A common misconception is that "story" in a video game is like a movie or
book. A video game may also contain storytelling in the style of a movie" or
book, but that's not what I'm referring to. Interactive storytelling in a
video game _is the mechanics_.

In addition to [1] in my post above, I strongly recommend watching this[4]
Extra Credits video about narrative mechanics, which discusses the _story_ of
the classic game Missile Command. Maybe you don't like the story, or you think
it's simplistic, but it's still a story. Missile Command is inherently a story
about the futility of war. Video games are an interesting medium for
storytelling because they get you, acting as an actor in that story, to
realize some aspects of the plot _on your own_. Everybody that plays Missile
Command realizes the futility of the situation without having to be told that
directly; it comes from the mechanics directly.

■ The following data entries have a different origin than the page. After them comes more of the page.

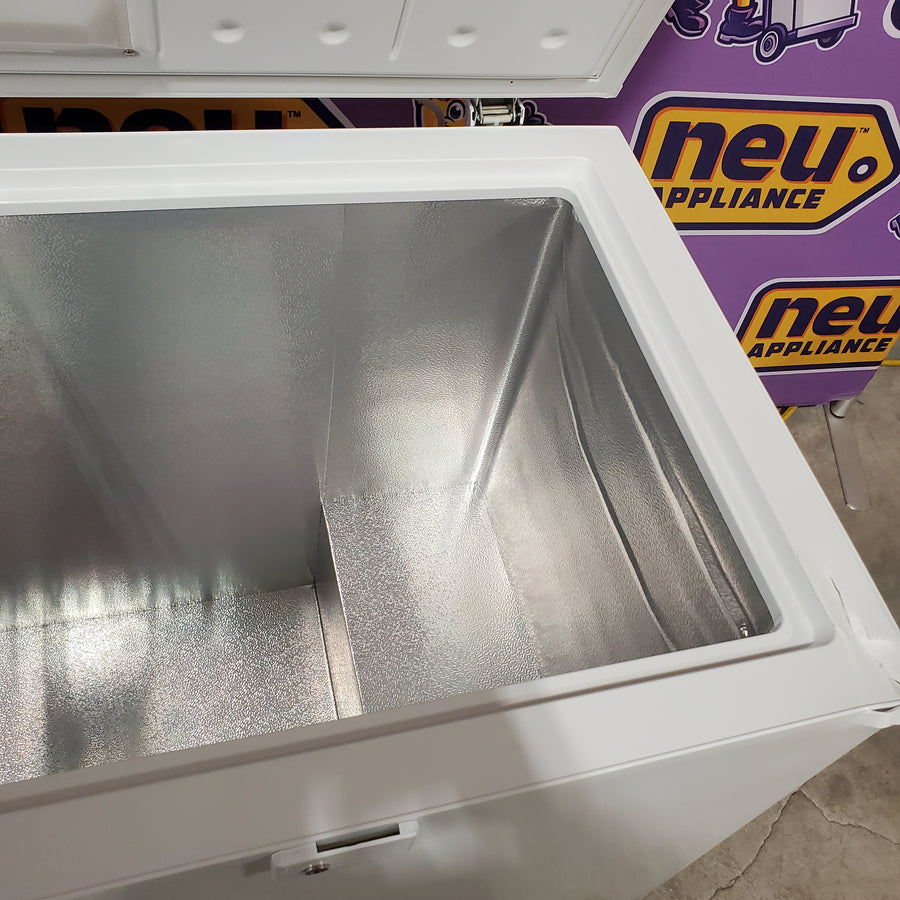 Vissani 8.8 cu. ft. Manual Defrost Convertible Garage Ready Chest Freezer in White, Powered by Hubspace MDCF9WH - Scratch & Dent (Major)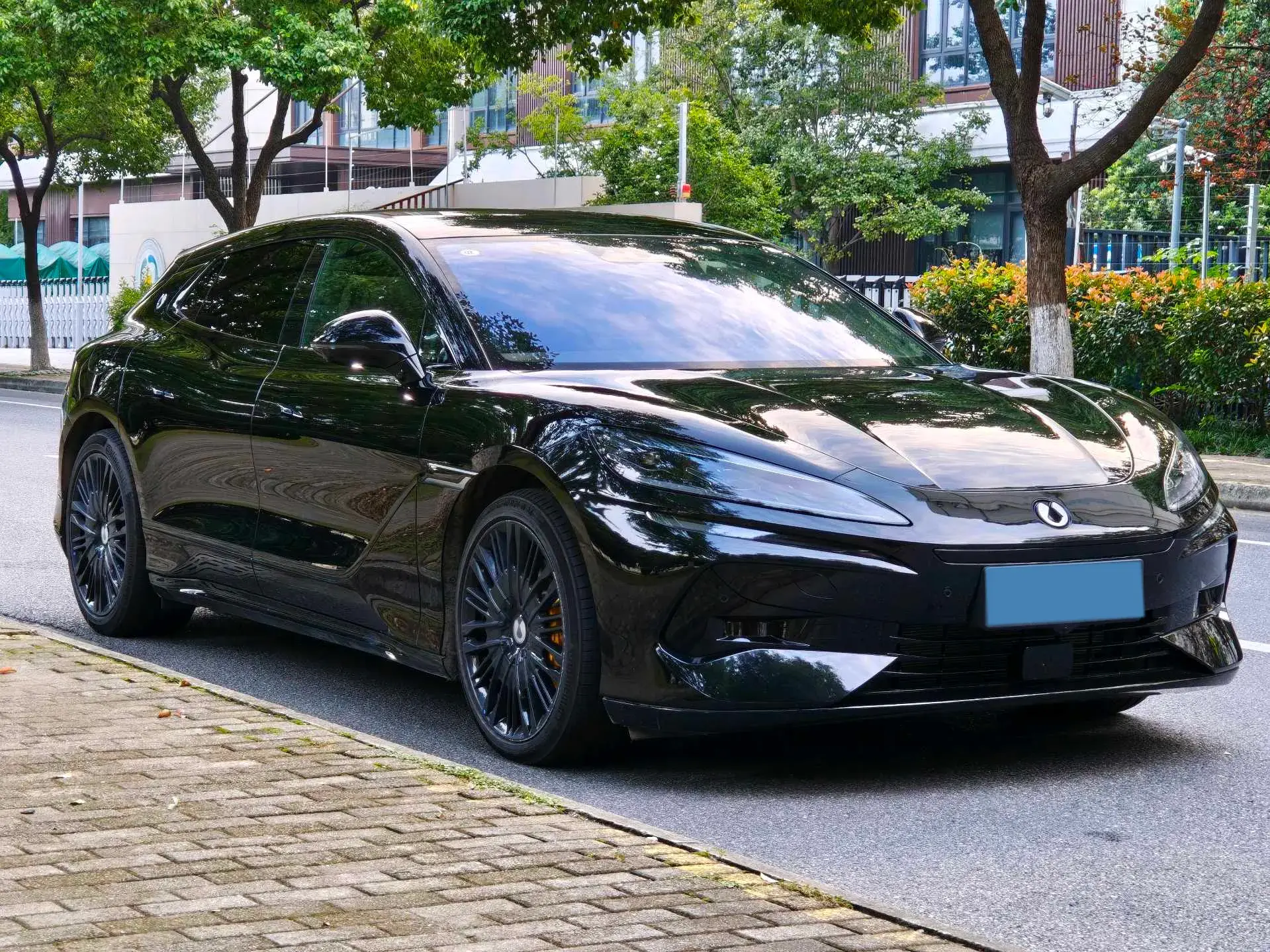 2024 DENZA DENZAZ9GT thumbnail 3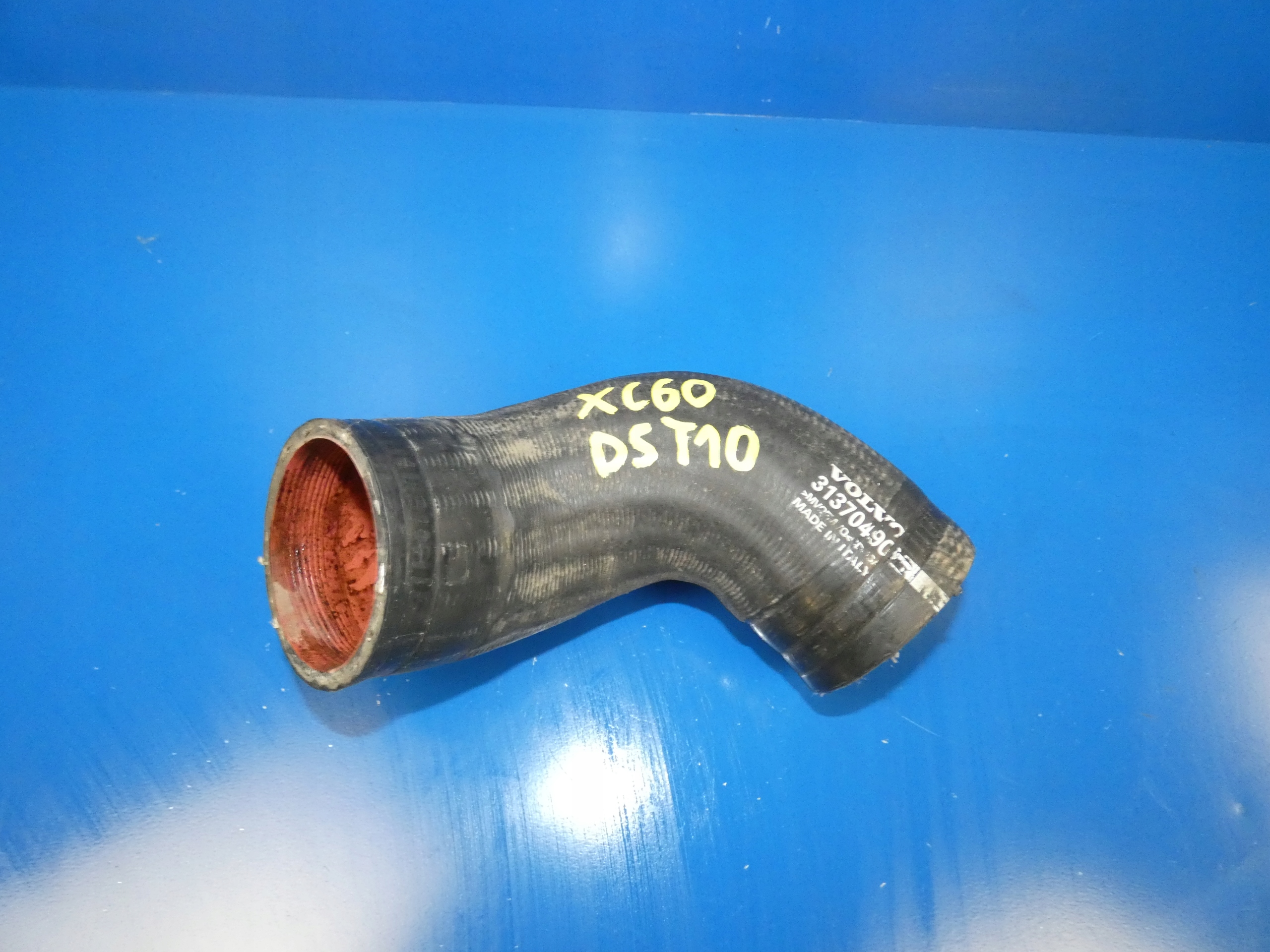 XC60 V60 S60 II S80 2.4 D5 hadice intercoolera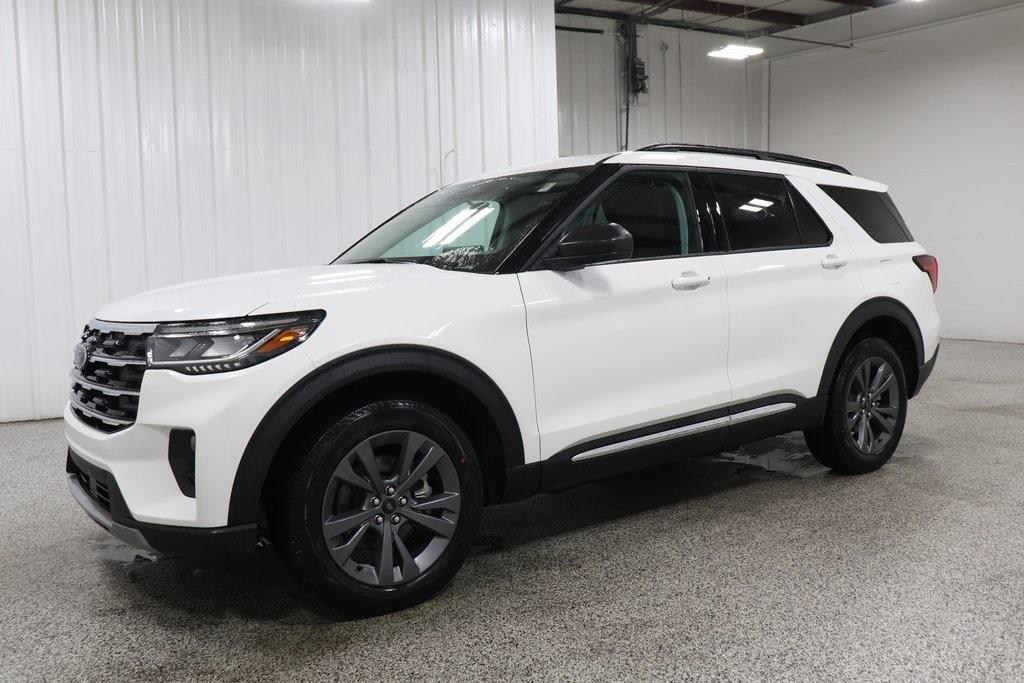 new 2025 Ford Explorer car, priced at $47,084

For a very good example of a more detailed story that is told primarily
through the mechanics, I highly recommend playing Undertale[5]. The story in
Undertale cannot be told in a non-interactive medium. A movie or book telling
the same story can tell part of the story, but it would be a different story
that wouldn't have nearly the same impact.

[4]
[https://www.youtube.com/watch?v=JQJA5YjvHDU](https://www.youtube.com/watch?v=JQJA5YjvHDU)

[5] DO NOT watch or read anything about the game first. I'd even recommend
against even watching the trailer. Undertale has a serious problem with
spoilers, and like a traditional "who did it" murder mystery, you should
experience it as the author intended.